## EXERCISE PROMPT
Extract every record, exactly as written, and ignore the pictures.
■ ■ ■ ■
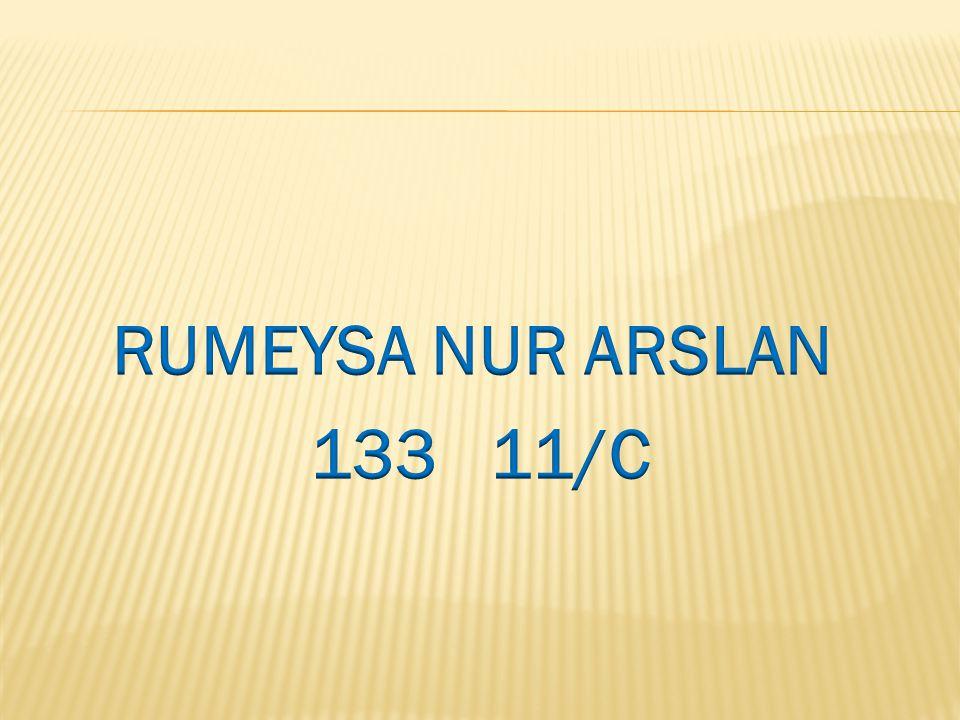 RUMEYSA NUR ARSLAN 133 11/C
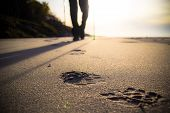foto of sole  - Feet cultivating man nordic walking on the beach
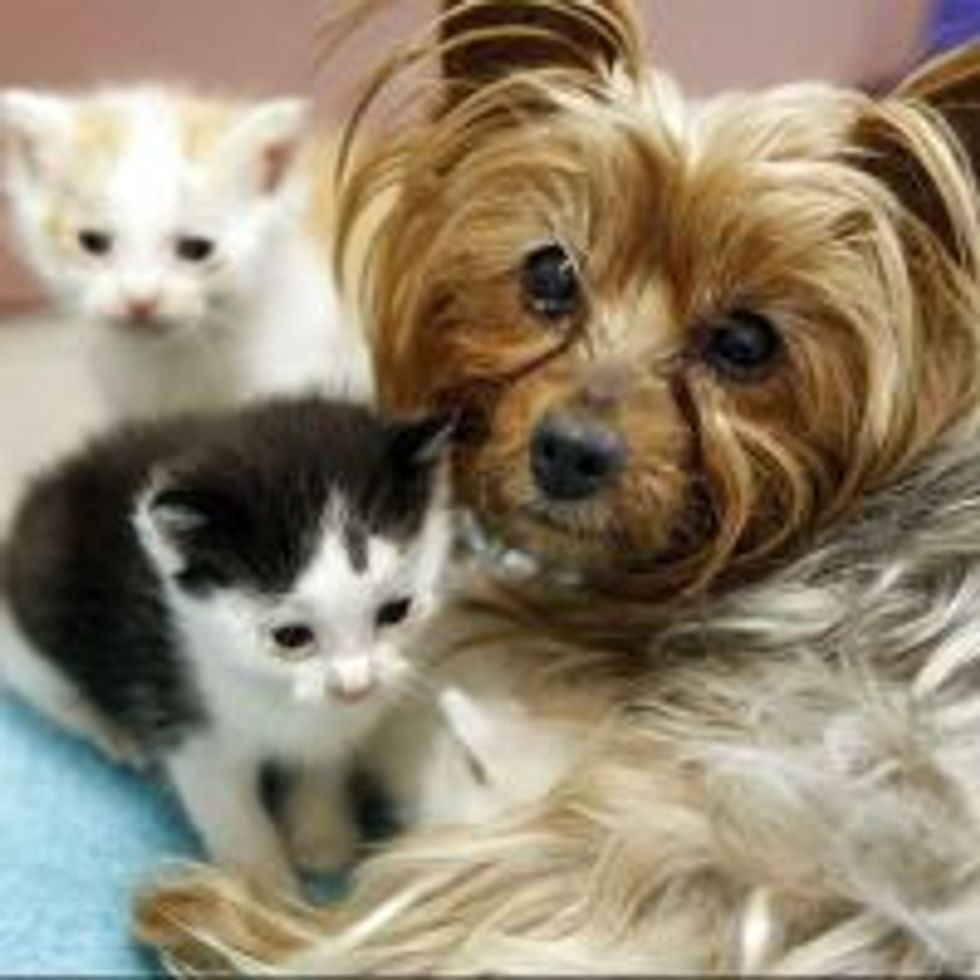 Litter of Kittens Adopted by Yorkie Mom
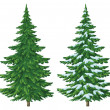 Christmas trees — Stock Photo #14721703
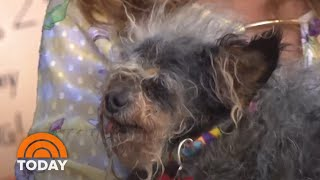Scamp The Tramp Crowned As World's Ugliest Dog | TODAY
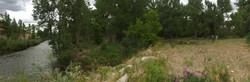 Bosque habitat along Purgatoire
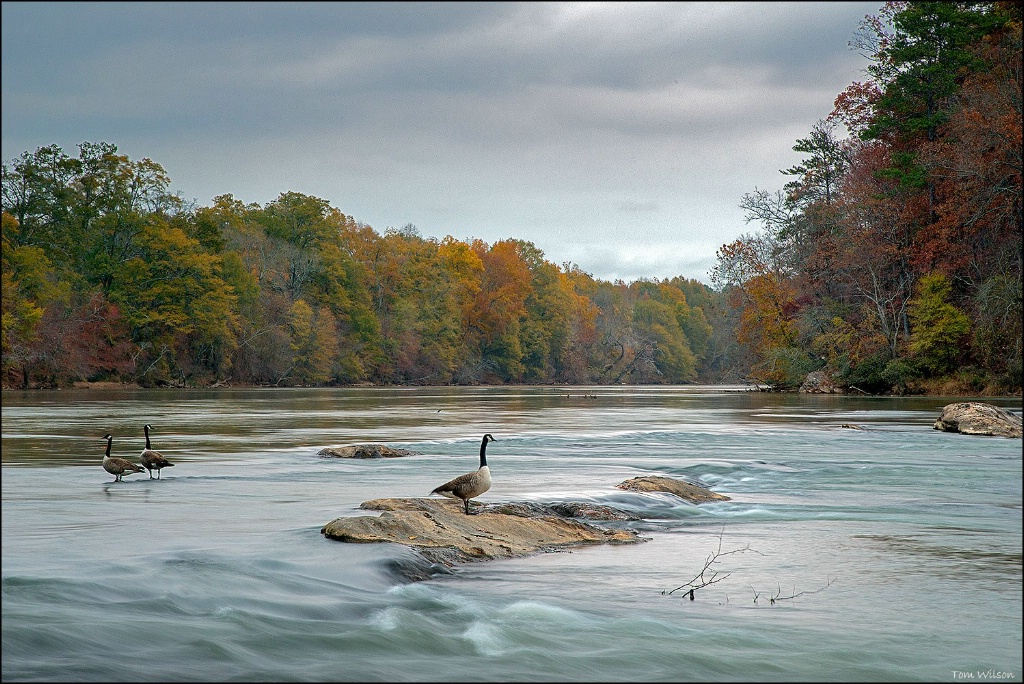 Geese on Chattahoochee River in Fall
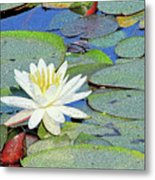 Summer Water Lily Metal Print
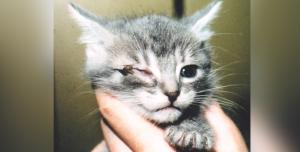 yeux - fontaine à eau eau chats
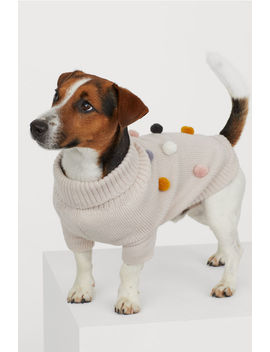 Dog Sweater With Pompoms by H&M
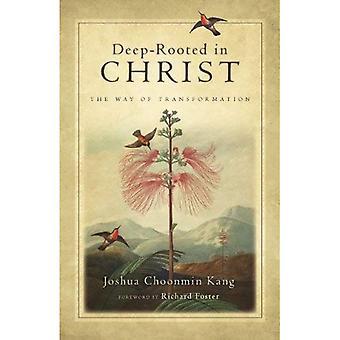 Tief verwurzelt in Christus: der Weg der Transformation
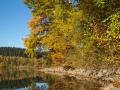 Herbst 36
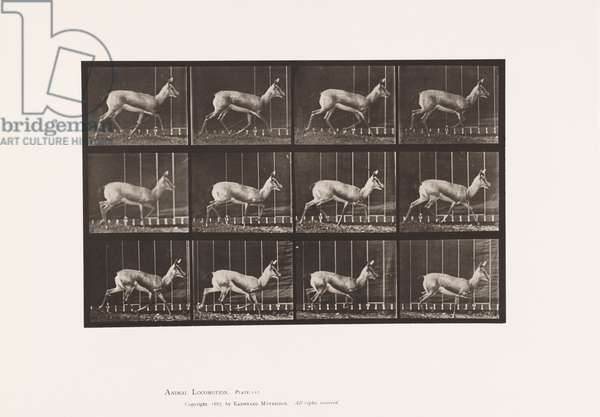 Plate 697. Antelope; Trotting, 1885 (collotype on paper)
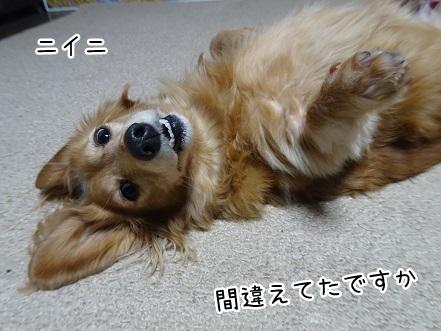 kinako9166.jpg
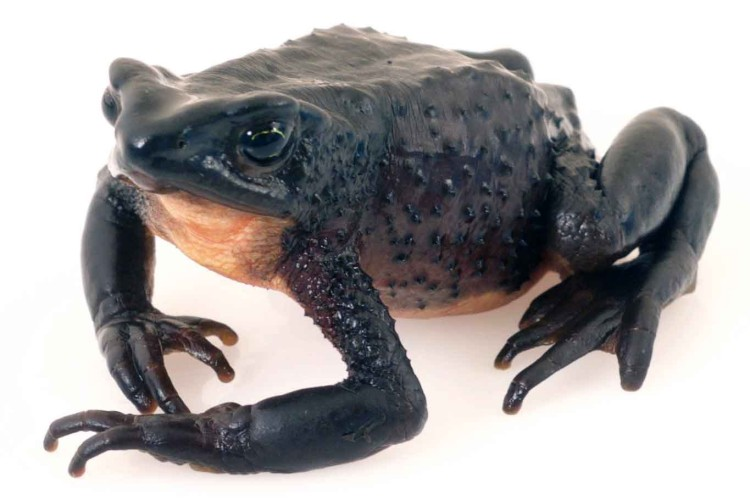 El Jambato negro del páramo, Atelopus ignescens, resucitó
■ ■ ■ ■
## EXERCISE ANSWER
 RUMEYSA NUR ARSLAN 133 11/C
foto of sole  - Feet cultivating man nordic walking on the beach
 Litter of Kittens Adopted by Yorkie Mom
 Christmas trees — Stock Photo #14721703
Scamp The Tramp Crowned As World's Ugliest Dog | TODAY
 Bosque habitat along Purgatoire
 Geese on Chattahoochee River in Fall
 Summer Water Lily Metal Print
 yeux - fontaine à eau eau chats
 Dog Sweater With Pompoms by H&M
 Tief verwurzelt in Christus: der Weg der Transformation
 Herbst 36
 Plate 697. Antelope; Trotting, 1885 (collotype on paper)
 kinako9166.jpg
 El Jambato negro del páramo, Atelopus ignescens, resucitó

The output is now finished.